● **DIRECTIONS**: Below are entries with pictures in them. Output exactly the lines starting at the line with "Matador E12 (1979)" and ending at the line with "TO‘LOV BALANSINING IQTISODIY TAHLILI", both included, but not the pictures.

● **DATA UNDER STUDY**:
________________________________________
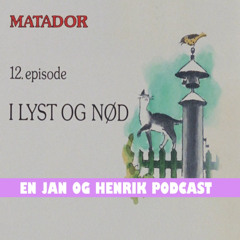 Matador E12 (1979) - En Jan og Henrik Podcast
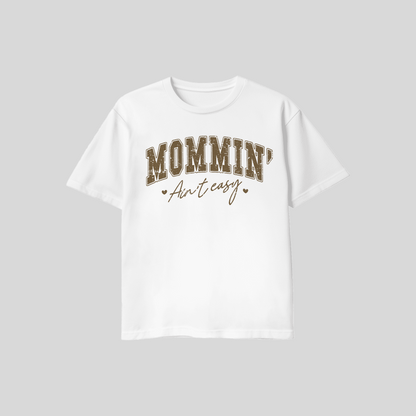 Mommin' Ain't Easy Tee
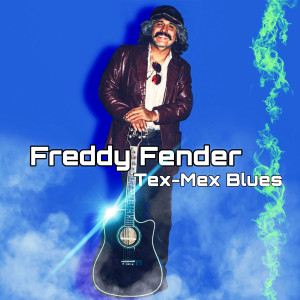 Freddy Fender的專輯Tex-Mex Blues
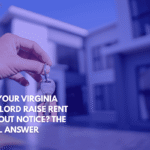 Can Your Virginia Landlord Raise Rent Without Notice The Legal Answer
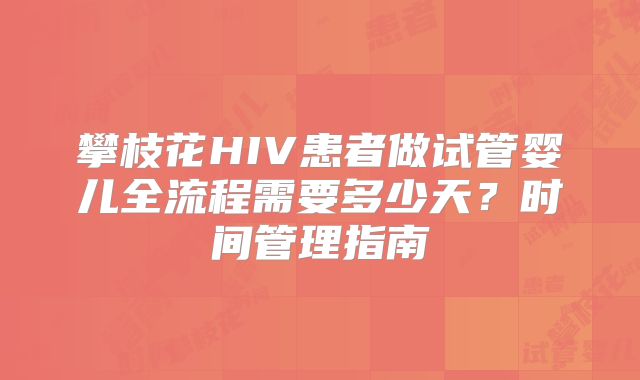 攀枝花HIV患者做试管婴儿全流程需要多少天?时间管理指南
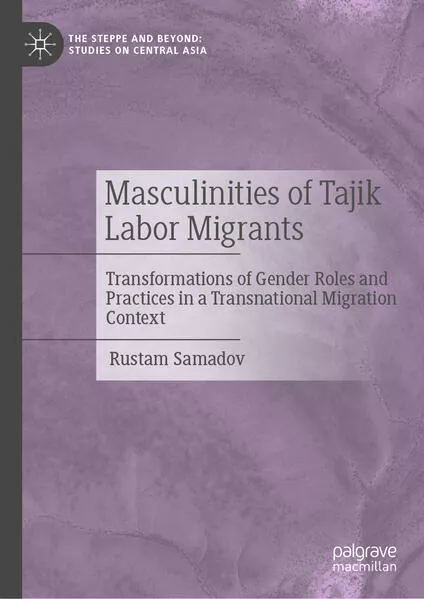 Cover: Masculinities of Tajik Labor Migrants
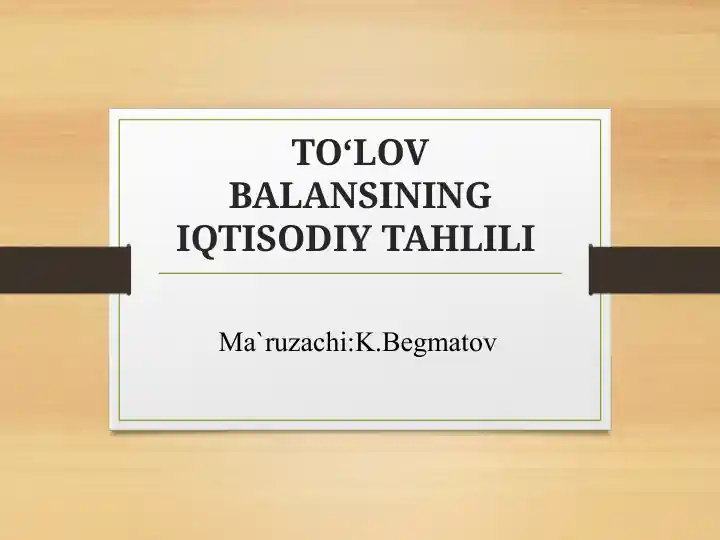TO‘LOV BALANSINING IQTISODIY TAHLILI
________________________________________
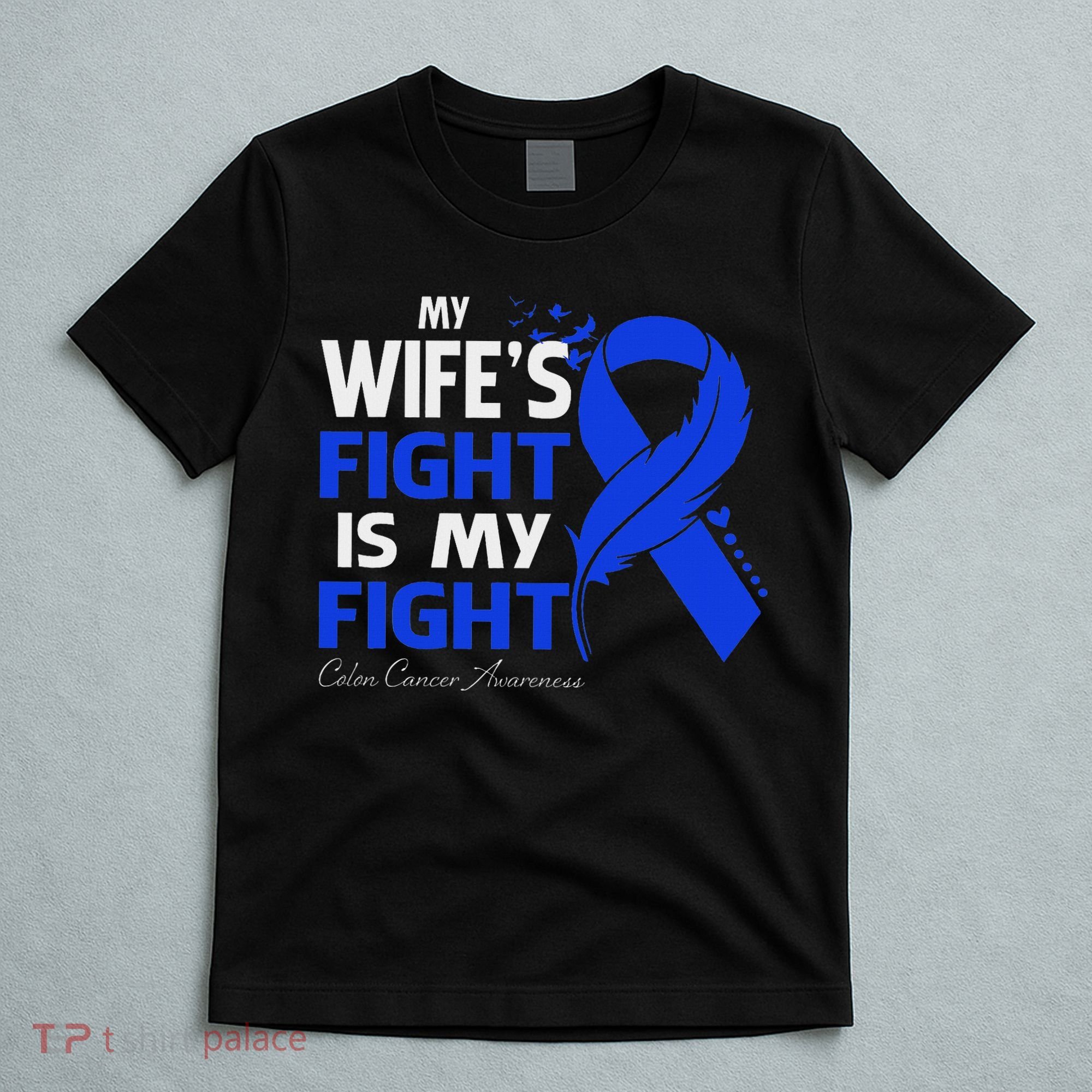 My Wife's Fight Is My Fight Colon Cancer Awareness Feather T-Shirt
________________________________________
● **FINISHED EXERCISE**:
 Matador E12 (1979) - En Jan og Henrik Podcast
 Mommin' Ain't Easy Tee
 Freddy Fender的專輯Tex-Mex Blues
 Can Your Virginia Landlord Raise Rent Without Notice The Legal Answer
 攀枝花HIV患者做试管婴儿全流程需要多少天?时间管理指南
 Cover: Masculinities of Tajik Labor Migrants
TO‘LOV BALANSINING IQTISODIY TAHLILI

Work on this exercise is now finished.